Optimized Phenotypic Biomarker Discovery and Confounder Elimination via Covariate-Adjusted Projection to Latent Structures from Metabolic Spectroscopy Data

Joram M. Posma*, Isabel Garcia-Perez, Timothy M.D. Ebbels, John C. Lindon, Jeremiah Stamler, Paul Elliott, Elaine Holmes, Jeremy K. Nicholson

*Corresponding author for this work

Research output: Contribution to journalArticlepeer-review

17 Scopus citations

Abstract

Metabolism is altered by genetics, diet, disease status, environment, and many other factors. Modeling either one of these is often done without considering the effects of the other covariates. Attributing differences in metabolic profile to one of these factors needs to be done while controlling for the metabolic influence of the rest. We describe here a data analysis framework and novel confounder-adjustment algorithm for multivariate analysis of metabolic profiling data. Using simulated data, we show that similar numbers of true associations and significantly less false positives are found compared to other commonly used methods. Covariate-adjusted projections to latent structures (CA-PLS) are exemplified here using a large-scale metabolic phenotyping study of two Chinese populations at different risks for cardiovascular disease. Using CA-PLS, we find that some previously reported differences are actually associated with external factors and discover a number of previously unreported biomarkers linked to different metabolic pathways.
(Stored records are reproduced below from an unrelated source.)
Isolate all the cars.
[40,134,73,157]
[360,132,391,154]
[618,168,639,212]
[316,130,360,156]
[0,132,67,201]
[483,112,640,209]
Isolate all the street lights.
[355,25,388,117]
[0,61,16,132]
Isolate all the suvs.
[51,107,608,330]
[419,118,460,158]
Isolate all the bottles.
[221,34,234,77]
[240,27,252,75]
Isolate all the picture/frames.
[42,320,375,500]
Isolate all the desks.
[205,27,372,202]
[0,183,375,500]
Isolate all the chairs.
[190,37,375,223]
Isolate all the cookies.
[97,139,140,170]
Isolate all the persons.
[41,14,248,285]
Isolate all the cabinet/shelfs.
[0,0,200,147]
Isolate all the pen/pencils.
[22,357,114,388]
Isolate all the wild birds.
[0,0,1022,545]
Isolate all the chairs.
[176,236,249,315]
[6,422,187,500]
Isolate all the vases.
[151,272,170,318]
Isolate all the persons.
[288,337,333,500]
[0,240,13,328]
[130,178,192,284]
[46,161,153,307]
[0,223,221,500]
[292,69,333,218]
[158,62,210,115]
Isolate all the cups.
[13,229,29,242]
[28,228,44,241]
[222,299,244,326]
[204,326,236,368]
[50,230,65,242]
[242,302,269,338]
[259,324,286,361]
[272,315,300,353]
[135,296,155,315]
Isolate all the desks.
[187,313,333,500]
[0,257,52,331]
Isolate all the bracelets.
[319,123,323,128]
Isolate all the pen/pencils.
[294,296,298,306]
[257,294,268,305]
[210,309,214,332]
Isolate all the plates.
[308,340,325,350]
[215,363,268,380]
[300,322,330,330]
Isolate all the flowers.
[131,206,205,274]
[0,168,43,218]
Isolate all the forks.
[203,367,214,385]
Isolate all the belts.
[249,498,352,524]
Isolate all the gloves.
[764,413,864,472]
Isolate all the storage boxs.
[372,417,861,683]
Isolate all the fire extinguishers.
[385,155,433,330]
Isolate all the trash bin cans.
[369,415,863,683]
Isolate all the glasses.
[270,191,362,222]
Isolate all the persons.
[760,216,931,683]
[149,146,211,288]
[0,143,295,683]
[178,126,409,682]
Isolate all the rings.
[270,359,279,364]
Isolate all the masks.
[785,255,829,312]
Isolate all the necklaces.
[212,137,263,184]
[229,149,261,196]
CA-PLS can be applied to any multivariate data where confounding may be an issue and the confounder-adjustment procedure is translatable to other multivariate regression techniques.

Original languageEnglish (US)
Pages (from-to)1586-1595
Number of pages10
JournalJournal of Proteome Research
Volume17
Issue number4
DOIs
StatePublished - Apr 6 2018

ASJC Scopus subject areas

  • Biochemistry
  • Chemistry(all)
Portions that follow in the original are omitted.